(Special for CAFS) Roundup: EAC calls for peaceful elections in Burundi By Daniel Ooko
NAIROBI, June 26 (Xinhua) -- Regional countries on Saturday called for peaceful presidential elections in Burundi, warning that the region would not entertain any acts of violence in the East African nation.
Kenyan Foreign Affairs Minister Moses Wetangula said Tanzania, Uganda, Kenya and Rwanda, together with Burundi, which are members of the East Africa Community http://www.wubags.com/handbags-r/ (EAC) want Burundi to ensure the polls to be held on Monday are credible to avoid chaos in the region.
Wetangula, who was among the EAC foreign ministers that met with various political parties in Bujumbura on Thursday said the region is unanimous that free and fair elections would avoid a return to anarchy in the tiny African nation.
"As a region we want elections to be held on June 28 in Burundi to be free and fair. Burundi should embrace democracy by participating in the elections which have been boycotted by some parties," Wetangula told journalists in Nairobi.
He urged all political actors, especially the opposition parties to fully embrace the electoral process as the best means to attaining enduring peace and stability for Burundi and for the shared prosperity of the people of East Africa.
Wetangula said instead of boycotting elections, the parties should use the elections as opportunity to demonstrate democracy to the rest of the world.
According to Wetangula, the regional foreign ministers told the parties in Burundi that the gains in both security and stability that have been made in the last couple of years must not be lost.

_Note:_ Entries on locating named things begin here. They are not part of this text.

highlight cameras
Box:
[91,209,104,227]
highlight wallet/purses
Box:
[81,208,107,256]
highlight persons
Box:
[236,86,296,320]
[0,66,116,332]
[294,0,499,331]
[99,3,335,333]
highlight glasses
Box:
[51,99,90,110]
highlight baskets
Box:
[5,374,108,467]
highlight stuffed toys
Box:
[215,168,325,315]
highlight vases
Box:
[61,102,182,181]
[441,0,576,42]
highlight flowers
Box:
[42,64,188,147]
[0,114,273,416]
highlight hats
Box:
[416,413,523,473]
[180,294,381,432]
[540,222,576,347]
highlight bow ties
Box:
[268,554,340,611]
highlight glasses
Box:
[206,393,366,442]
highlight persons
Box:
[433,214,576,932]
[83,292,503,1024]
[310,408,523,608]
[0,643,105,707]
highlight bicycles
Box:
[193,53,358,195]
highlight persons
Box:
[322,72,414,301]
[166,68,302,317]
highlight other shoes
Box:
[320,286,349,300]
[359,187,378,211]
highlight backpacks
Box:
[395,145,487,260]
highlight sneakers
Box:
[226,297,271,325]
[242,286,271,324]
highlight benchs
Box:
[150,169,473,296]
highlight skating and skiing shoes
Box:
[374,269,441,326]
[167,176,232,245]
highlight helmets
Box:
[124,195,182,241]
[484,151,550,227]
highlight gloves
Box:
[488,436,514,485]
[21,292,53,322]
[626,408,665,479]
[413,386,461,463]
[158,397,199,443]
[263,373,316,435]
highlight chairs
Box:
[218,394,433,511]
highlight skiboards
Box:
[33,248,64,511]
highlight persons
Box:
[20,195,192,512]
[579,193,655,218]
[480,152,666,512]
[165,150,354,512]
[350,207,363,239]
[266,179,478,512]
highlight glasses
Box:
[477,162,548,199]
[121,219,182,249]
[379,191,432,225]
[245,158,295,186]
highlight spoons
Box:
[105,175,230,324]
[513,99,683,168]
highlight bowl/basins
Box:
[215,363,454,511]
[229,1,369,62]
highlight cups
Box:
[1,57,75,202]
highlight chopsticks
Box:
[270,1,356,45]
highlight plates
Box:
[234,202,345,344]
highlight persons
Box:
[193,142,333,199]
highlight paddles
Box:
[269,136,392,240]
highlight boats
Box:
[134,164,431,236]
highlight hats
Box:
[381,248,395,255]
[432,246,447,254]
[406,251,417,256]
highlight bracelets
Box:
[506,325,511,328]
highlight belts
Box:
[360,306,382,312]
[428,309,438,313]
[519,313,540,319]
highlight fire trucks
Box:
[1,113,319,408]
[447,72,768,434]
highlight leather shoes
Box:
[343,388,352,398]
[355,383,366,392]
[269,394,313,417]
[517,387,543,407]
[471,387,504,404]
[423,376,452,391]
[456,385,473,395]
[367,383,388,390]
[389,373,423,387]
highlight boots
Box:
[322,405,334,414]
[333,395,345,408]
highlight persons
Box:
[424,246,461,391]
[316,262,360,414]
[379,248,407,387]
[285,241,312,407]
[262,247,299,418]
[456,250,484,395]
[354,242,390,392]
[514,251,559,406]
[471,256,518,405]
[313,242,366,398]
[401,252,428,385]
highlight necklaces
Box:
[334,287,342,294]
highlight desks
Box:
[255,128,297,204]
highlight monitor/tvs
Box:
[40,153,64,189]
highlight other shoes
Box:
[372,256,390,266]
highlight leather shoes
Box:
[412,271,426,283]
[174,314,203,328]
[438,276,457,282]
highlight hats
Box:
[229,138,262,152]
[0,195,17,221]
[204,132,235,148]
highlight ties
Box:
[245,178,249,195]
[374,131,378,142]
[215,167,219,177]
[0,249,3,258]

He said they told the leaders including outgoing President Pierre Nkurunziza from the ruling CNDD-FDD party and his rival from the Union for National Progress (UPRONA) party Yves Sahinguvu who has pulled out of the race that the Arusha agreement that gave rise to all these gains must be protected at all costs.
Cheap Jordan Shoes"Having listened to all the parties, the region advises the people of Burundi very firmly that the region will not tolerate any slippage of the country into instability and violence," the minister warned.
"We told them that the region hopes that the parties to the elections will, where necessary, adhere to the laid down processes of dispute resolution wherever there is any election other than unhelpful activities."
Burundi's forthcoming presidential elections are meant to consolidate democracy and the peace process which was signed in Tanzania after more than 10 years of civil war.
However, mistrust, allegations of manipulation and the withdrawal of all opposition candidates has overshadowed the vote in the small, densely populated East African country.
Wetangula also warned that the region will impose travel sanctions to individuals bent causing violence that may mar elections, saying the tiny African nation has lost three of its presidents due to anarchy.
"We told the parties that the region will take unkindly any actions by individuals, politicians and anybody that will slip the country into violence. We have discussed it as a region to impose travel sanctions to those individuals so that they don't travel to any country within the region as has happened in West Africa," he warned.